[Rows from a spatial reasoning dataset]
------------------------------------------------------------------------

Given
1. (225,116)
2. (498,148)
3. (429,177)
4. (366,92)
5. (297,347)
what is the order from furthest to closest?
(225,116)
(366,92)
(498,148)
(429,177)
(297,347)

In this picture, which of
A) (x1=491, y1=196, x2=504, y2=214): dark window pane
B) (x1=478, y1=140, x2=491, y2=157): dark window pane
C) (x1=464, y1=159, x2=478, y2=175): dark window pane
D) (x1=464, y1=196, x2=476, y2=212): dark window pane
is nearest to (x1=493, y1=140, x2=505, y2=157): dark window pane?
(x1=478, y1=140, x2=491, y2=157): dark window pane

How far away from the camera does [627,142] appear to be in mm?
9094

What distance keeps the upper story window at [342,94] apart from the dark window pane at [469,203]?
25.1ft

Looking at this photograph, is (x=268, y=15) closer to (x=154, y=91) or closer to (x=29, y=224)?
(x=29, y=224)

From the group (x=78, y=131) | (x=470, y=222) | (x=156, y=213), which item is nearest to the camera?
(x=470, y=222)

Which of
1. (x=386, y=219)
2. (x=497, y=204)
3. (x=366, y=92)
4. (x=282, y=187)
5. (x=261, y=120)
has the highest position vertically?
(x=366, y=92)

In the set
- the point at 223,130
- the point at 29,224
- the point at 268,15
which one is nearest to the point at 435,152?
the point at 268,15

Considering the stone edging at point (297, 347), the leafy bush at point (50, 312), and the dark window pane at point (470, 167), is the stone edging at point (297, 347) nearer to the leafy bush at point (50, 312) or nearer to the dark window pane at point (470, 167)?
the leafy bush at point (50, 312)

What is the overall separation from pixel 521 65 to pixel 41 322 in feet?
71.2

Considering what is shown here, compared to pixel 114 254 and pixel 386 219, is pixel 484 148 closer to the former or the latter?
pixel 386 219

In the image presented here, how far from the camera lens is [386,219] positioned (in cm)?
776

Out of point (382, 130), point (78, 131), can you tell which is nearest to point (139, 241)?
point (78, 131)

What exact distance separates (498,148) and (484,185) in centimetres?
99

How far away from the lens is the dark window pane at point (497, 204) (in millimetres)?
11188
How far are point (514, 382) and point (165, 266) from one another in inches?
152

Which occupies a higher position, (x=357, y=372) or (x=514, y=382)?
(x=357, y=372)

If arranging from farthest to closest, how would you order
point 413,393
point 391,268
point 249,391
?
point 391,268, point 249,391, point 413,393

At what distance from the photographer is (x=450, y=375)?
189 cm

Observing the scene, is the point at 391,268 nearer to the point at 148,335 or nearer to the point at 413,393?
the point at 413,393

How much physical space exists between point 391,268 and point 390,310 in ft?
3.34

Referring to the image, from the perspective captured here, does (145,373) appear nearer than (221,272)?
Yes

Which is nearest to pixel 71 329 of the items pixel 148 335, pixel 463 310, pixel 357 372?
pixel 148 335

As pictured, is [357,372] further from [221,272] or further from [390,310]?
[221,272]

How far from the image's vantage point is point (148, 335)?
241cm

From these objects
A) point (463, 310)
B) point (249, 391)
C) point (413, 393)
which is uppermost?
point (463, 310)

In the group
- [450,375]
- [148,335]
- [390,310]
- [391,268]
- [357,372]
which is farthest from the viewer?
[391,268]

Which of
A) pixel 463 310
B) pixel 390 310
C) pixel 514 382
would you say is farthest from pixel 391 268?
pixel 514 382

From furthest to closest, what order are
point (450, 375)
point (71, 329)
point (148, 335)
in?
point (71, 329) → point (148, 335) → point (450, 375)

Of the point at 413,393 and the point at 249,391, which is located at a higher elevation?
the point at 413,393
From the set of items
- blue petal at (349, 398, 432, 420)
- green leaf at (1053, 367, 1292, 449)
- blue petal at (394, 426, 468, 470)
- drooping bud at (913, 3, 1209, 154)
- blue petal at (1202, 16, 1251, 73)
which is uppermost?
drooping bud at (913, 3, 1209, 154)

------------------------------------------------------------------------

Write out all of the data again, switching each "stone edging" to "garden border" and keeping every other word and number unchanged.

Given
1. (225,116)
2. (498,148)
3. (429,177)
4. (366,92)
5. (297,347)
what is the order from furthest to closest?
(225,116)
(366,92)
(498,148)
(429,177)
(297,347)

In this picture, which of
A) (x1=491, y1=196, x2=504, y2=214): dark window pane
B) (x1=478, y1=140, x2=491, y2=157): dark window pane
C) (x1=464, y1=159, x2=478, y2=175): dark window pane
D) (x1=464, y1=196, x2=476, y2=212): dark window pane
is nearest to (x1=493, y1=140, x2=505, y2=157): dark window pane?
(x1=478, y1=140, x2=491, y2=157): dark window pane

How far away from the camera does [627,142] appear to be in mm?
9094

What distance keeps the upper story window at [342,94] apart from the dark window pane at [469,203]?
25.1ft

Looking at this photograph, is (x=268, y=15) closer to (x=154, y=91) or closer to (x=29, y=224)?
(x=29, y=224)

From the group (x=78, y=131) | (x=470, y=222) | (x=156, y=213), which item is nearest to the camera?
(x=470, y=222)

Which of
1. (x=386, y=219)
2. (x=497, y=204)
3. (x=366, y=92)
4. (x=282, y=187)
5. (x=261, y=120)
has the highest position vertically?
(x=366, y=92)

In the set
- the point at 223,130
- the point at 29,224
- the point at 268,15
which one is nearest to the point at 435,152?
the point at 268,15

Considering the garden border at point (297, 347), the leafy bush at point (50, 312), and the dark window pane at point (470, 167), is the garden border at point (297, 347) nearer to the leafy bush at point (50, 312) or nearer to the dark window pane at point (470, 167)?
the leafy bush at point (50, 312)

What is the overall separation from pixel 521 65 to pixel 41 322 in feet?
71.2

Considering what is shown here, compared to pixel 114 254 and pixel 386 219, is pixel 484 148 closer to the former or the latter?
pixel 386 219

In the image presented here, how far from the camera lens is [386,219] positioned (in cm)?
776

Out of point (382, 130), point (78, 131), can you tell which is nearest to point (139, 241)?
point (78, 131)

What exact distance separates (498,148) and (484,185) in centimetres?
99

How far away from the lens is the dark window pane at point (497, 204) (in millimetres)?
11188
How far are point (514, 382) and point (165, 266) from one another in inches?
152

Which occupies a higher position, (x=357, y=372) or (x=514, y=382)?
(x=357, y=372)

If arranging from farthest to closest, how would you order
point 413,393
point 391,268
point 249,391
?
point 391,268, point 249,391, point 413,393

At what distance from the photographer is (x=450, y=375)?
189 cm

Observing the scene, is the point at 391,268 nearer to the point at 148,335 or nearer to the point at 413,393?
the point at 413,393

How much physical space exists between point 391,268 and point 390,310 in ft?
3.34

Referring to the image, from the perspective captured here, does (145,373) appear nearer than (221,272)?
Yes

Which is nearest to pixel 71 329 of the items pixel 148 335, pixel 463 310, pixel 357 372?
pixel 148 335

As pictured, is [357,372] further from [221,272] or further from [390,310]?
[221,272]

How far from the image's vantage point is point (148, 335)?
241cm

From these objects
A) point (463, 310)
B) point (249, 391)
C) point (413, 393)
which is uppermost?
point (463, 310)

In the group
- [450,375]
- [148,335]
- [390,310]
- [391,268]
- [357,372]
which is farthest from the viewer?
[391,268]

Which of
A) pixel 463 310
B) pixel 390 310
C) pixel 514 382
would you say is farthest from pixel 391 268?
pixel 514 382

From furthest to closest, what order are
point (450, 375)
point (71, 329)
point (148, 335)
in?
point (71, 329) → point (148, 335) → point (450, 375)

Of the point at 413,393 and the point at 249,391, which is located at a higher elevation?
the point at 413,393
From the set of items
- blue petal at (349, 398, 432, 420)
- green leaf at (1053, 367, 1292, 449)
- blue petal at (394, 426, 468, 470)
- drooping bud at (913, 3, 1209, 154)
- blue petal at (1202, 16, 1251, 73)
which is uppermost?
drooping bud at (913, 3, 1209, 154)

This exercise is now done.